The event, co-sponsored by the Harvard Kennedy School’s Institute of Politics (IOP) and the Belfer Center for Science and International Affairs’ Middle East Initiative, was part of Harvard Arab Weekend. Turki’s talk was one of several hosted by the Harvard Arab Alumni Association and other University Middle East-North Africa groups to address how the Harvard community can tap into and promote the region’s growth.
Turki pitted Iran and Saudi Arabia as polar opposites vying for power and influence in their region. Both countries view themselves as cultural and religious hubs, he said, but disagree on how to use that influence: Iran wants to stand up to the West, while Saudi Arabia hopes to bring the West and the Middle East together.
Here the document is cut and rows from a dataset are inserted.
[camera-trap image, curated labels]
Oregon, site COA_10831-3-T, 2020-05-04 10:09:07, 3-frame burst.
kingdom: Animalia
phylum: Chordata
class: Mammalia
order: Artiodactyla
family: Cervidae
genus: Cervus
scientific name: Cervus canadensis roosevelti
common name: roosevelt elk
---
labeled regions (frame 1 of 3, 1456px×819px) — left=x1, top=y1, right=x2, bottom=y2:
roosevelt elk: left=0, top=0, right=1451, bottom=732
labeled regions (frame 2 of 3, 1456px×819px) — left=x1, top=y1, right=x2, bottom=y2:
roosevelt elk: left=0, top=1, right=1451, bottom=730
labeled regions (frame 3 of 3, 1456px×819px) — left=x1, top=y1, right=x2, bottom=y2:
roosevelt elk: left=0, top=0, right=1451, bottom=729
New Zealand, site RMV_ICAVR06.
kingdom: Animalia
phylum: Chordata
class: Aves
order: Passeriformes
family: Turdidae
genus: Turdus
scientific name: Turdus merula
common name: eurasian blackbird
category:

While acknowledging the grave threat posed by a nuclear Iran — a likely reality within the next year, he said — Turki expressed confidence that the region would not fall to Iranian influence.
“Iran’s major weakness is demographics,” he said. He pointed out that the majority of Iranians are Shiite Muslim and ethnically Persian, “and thus ethnically and linguistically distinct from most of the region.” Contrary to Saudi Arabia, the “cradle of Islam,” Iran faces an uphill battle in aligning itself with its predominantly Sunni Arab neighbors.
Furthermore, Iran has isolated itself from the international community, he said.
Turki also stressed the necessity of solving the Israel-Palestine conflict, which he called “the most important issue in the region.”
“Israel’s unwillingness to cease its … colonization and its continued refusal to grant the Palestinians their own homeland is the core reason this conflict continues,” he said.
“There is no lack of proposals for peace, many of them completely rational, fair, and viable,” he added, citing a peace plan endorsed by Saudi King Abdullah at the Beirut Summit in 2002 that called for the creation of a sovereign Palestinian state in the West Bank and Gaza.
Turki called on Washington to push Israel to work toward peace.
“The only country that can affect Israeli foreign policy, in my opinion, is the United States,” he said.
While he was encouraged by President Obama’s declaration that “the Palestinian-Israeli conflict is an issue of national security,” he said he hoped the president would engage with Saudi Arabia and other Middle Eastern nations on the issue.
“Israelis have the advantage over us when it comes to [American foreign policy] decision making,” he said. “That should not give us reason to prevent us from matching it.”
Stabilized relations between the United States and predominantly Arab nations cannot occur until the Israel-Palestine standoff is settled, he said.
“Fixing that problem will go a long way toward the deficit in America’s image,” he said.